::: Document extract

While I think this is not an ideal solution, but for the reasons you
mentioned (re invasiveness/ease), I'd be willing to accept it.

I think I would prefer to fix the queuing so that it can't leave an
unserviced request.  But if the "fix" of waking a thread every now and
again is well documented it should be ok for now.  I would put a large
comment in the thread loop that indicates that we are away of the race
and chose to fix it by waking the thread on an interval.  It would
surely save some future code-detective some time if they want to know
why their request sometimes waits for ~10ms on an otherwise idle
instance.  It may also prevent some future "optimizer" from
re-introducing the bug by removing the interval on the conditional
wait.

On Sun, Sep 11, 2011 at 4:35 PM, John Plevyak <jplev...@acm.org> wrote:
> I don't think so as this should be self correcting in a busy system
> as Bart pointed out; the main concern is initialization or recovery.
>
> I'll take care of this...

::::::

Direction 1
Copy the records word for word, from the line containing "Looking among" down to the end of the records, both ends included.

::: Records for this exercise

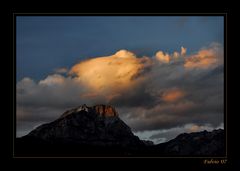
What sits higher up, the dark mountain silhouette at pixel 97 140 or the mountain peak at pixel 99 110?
the mountain peak at pixel 99 110

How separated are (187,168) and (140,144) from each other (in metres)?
1.76

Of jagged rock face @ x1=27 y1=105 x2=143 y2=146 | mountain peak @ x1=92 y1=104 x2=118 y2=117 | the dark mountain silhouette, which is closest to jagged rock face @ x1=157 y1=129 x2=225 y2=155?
the dark mountain silhouette

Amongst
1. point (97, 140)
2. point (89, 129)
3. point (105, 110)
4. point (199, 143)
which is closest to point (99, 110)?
point (105, 110)

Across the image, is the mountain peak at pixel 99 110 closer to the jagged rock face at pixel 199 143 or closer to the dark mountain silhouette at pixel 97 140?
the dark mountain silhouette at pixel 97 140

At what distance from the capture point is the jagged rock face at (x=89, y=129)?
15914 mm

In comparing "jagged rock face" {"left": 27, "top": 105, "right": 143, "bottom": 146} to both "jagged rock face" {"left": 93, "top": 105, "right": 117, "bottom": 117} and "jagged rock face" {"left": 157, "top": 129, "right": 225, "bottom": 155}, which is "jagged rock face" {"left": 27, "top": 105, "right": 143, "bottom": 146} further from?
"jagged rock face" {"left": 157, "top": 129, "right": 225, "bottom": 155}

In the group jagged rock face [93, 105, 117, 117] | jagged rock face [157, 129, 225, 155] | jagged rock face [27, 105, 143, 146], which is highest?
jagged rock face [93, 105, 117, 117]

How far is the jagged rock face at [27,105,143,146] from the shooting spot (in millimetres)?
15914

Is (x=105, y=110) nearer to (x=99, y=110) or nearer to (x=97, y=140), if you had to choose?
(x=99, y=110)

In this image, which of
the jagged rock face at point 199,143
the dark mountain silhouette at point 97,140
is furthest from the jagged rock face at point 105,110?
the jagged rock face at point 199,143
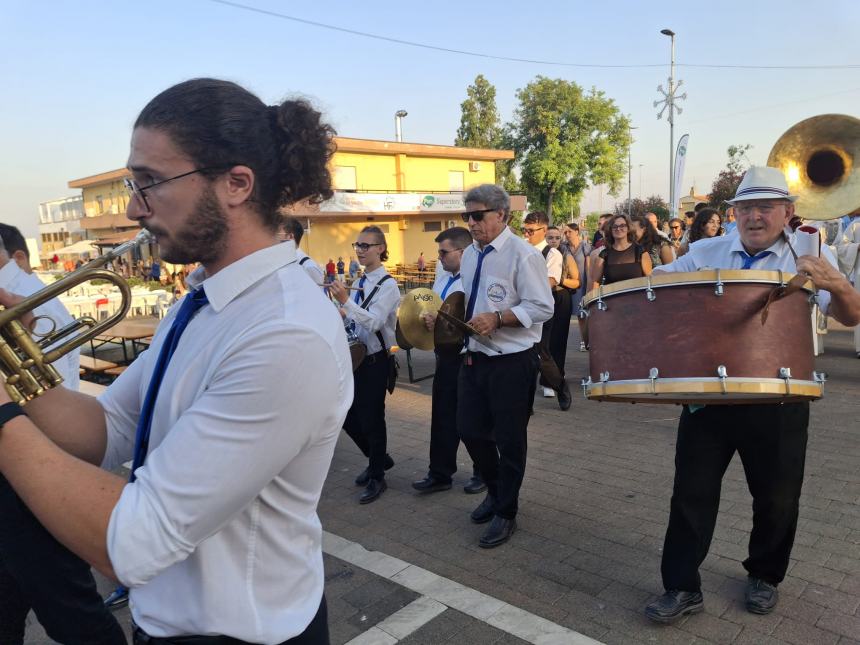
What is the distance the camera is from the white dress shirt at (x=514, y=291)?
13.3ft

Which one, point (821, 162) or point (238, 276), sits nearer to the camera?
point (238, 276)

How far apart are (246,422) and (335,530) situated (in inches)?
135

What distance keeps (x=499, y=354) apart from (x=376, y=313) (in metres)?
1.21

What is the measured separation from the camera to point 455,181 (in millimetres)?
37844

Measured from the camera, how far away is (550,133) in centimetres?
4478

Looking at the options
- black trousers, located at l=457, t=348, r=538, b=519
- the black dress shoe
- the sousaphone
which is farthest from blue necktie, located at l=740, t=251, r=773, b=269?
the black dress shoe

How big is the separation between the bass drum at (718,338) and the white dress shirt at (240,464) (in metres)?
1.68

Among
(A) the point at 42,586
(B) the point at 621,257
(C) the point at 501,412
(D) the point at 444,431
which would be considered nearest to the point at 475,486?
(D) the point at 444,431

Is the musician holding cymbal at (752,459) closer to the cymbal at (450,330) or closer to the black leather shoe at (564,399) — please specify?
the cymbal at (450,330)

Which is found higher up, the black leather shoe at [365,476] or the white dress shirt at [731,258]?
the white dress shirt at [731,258]

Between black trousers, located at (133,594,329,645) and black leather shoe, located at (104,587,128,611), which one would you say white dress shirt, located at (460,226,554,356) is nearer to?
black leather shoe, located at (104,587,128,611)

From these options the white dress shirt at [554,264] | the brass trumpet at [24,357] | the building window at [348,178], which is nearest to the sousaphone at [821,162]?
the brass trumpet at [24,357]

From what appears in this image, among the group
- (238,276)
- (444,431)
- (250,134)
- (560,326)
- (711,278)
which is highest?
(250,134)

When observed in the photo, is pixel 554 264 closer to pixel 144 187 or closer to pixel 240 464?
pixel 144 187
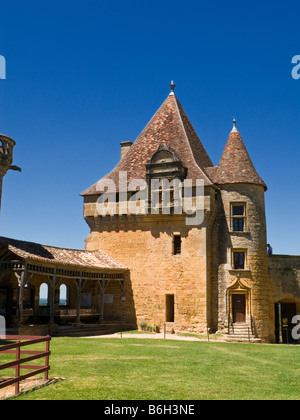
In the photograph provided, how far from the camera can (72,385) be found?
9.38 meters

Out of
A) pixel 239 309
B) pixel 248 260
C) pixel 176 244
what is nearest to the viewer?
pixel 239 309

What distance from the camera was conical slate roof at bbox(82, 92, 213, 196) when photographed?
1113 inches

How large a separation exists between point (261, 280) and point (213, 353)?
10523 millimetres

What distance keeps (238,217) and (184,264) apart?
4.15 m

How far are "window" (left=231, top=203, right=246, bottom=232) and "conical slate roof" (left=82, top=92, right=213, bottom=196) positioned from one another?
2869 millimetres

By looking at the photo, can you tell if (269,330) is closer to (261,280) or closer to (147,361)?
(261,280)

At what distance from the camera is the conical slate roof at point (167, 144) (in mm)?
28266

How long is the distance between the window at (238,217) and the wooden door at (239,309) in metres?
3.92

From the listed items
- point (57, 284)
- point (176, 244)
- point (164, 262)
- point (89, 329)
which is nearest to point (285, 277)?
point (176, 244)

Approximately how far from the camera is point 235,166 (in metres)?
27.3

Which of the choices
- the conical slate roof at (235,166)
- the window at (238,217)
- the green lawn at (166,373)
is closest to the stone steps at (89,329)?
the green lawn at (166,373)

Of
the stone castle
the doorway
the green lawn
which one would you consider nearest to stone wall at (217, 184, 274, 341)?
the stone castle

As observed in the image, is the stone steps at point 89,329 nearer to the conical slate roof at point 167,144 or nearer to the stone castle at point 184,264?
the stone castle at point 184,264

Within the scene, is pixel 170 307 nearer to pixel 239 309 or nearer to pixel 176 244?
pixel 176 244
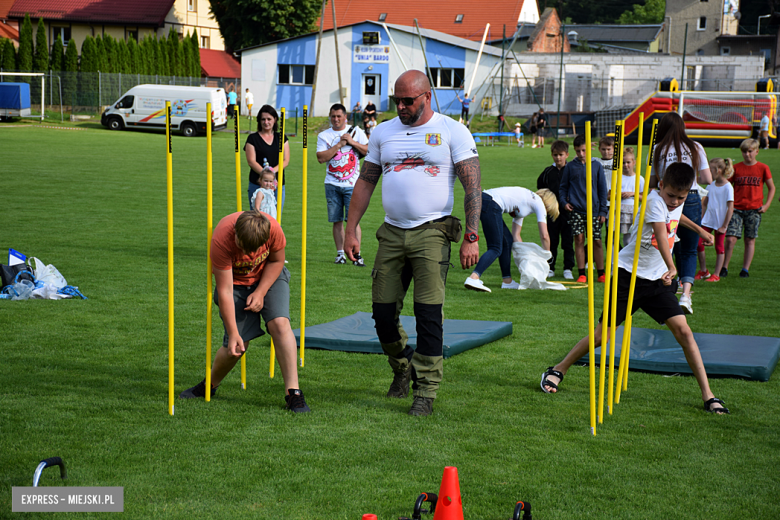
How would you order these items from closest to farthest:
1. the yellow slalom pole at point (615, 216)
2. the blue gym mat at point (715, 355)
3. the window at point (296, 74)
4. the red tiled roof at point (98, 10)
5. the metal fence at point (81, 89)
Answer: the yellow slalom pole at point (615, 216) < the blue gym mat at point (715, 355) < the metal fence at point (81, 89) < the window at point (296, 74) < the red tiled roof at point (98, 10)

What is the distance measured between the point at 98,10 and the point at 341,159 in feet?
192

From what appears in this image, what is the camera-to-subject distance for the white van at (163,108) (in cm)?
3762

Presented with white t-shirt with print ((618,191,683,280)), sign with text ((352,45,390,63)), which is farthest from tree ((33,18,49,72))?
white t-shirt with print ((618,191,683,280))

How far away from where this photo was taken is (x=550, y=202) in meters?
9.60

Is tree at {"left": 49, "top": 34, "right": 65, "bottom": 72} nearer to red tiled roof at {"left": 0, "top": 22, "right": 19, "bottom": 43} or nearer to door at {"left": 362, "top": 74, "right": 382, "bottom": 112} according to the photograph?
red tiled roof at {"left": 0, "top": 22, "right": 19, "bottom": 43}

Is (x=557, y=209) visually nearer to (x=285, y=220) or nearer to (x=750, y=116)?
(x=285, y=220)

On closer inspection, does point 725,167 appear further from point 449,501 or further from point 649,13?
point 649,13

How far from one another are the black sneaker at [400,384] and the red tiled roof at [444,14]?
53233 mm

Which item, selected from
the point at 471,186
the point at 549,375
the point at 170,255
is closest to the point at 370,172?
the point at 471,186

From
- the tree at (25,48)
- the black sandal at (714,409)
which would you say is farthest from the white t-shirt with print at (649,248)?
the tree at (25,48)

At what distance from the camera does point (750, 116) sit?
3059 centimetres

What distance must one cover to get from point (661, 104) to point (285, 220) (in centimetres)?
2148

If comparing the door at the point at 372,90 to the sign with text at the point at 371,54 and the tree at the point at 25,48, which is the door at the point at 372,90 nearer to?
the sign with text at the point at 371,54

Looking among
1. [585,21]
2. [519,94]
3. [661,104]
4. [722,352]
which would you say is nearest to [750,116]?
[661,104]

::::::

Direction 2
According to the email message, about how long might a request sometimes wait on an otherwise idle instance?

Task result 1
Looking among
1. [585,21]
2. [519,94]
3. [661,104]
4. [722,352]
which would you say is nearest to [750,116]?
[661,104]

Task result 2
About 10ms.